→ **Problem**
The word "United" appears in some lines of the records below; state how many lines, and nothing else.

→ **Available data**
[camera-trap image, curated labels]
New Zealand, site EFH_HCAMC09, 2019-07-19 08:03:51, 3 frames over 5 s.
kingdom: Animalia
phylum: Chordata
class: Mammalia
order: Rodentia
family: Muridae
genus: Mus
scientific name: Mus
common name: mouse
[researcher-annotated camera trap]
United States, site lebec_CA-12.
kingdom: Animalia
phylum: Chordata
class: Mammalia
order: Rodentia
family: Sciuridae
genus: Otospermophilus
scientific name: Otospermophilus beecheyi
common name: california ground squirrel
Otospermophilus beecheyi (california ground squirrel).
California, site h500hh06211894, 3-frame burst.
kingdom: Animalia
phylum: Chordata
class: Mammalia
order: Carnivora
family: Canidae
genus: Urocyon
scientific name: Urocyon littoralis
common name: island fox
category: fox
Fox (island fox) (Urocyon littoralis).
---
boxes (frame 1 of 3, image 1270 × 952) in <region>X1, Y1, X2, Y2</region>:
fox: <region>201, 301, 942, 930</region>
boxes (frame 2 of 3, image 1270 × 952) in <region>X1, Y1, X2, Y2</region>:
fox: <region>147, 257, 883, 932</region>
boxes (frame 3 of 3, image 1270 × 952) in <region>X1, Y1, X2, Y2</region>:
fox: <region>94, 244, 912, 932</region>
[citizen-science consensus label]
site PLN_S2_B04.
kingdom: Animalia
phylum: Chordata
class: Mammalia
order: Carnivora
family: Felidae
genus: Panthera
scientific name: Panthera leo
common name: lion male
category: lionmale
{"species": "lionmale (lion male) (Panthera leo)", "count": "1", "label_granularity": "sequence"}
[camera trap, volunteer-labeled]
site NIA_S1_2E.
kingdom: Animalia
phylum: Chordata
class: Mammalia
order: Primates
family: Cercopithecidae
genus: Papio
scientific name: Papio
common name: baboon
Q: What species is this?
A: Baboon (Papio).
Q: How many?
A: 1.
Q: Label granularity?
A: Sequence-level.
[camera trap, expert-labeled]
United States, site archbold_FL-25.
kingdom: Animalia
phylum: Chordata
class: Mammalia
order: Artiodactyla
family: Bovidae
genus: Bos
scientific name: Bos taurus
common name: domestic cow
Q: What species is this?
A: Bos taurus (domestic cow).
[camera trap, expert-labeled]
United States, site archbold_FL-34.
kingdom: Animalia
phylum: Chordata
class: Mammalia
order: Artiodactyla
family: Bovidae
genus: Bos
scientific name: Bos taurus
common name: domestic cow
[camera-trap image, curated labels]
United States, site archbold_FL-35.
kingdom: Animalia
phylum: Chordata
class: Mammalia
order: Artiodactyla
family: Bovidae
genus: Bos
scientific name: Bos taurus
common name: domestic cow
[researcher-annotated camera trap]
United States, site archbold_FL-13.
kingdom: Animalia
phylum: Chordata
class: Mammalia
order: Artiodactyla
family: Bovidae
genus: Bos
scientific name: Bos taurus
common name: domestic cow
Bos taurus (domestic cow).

→ **Exercise response**
5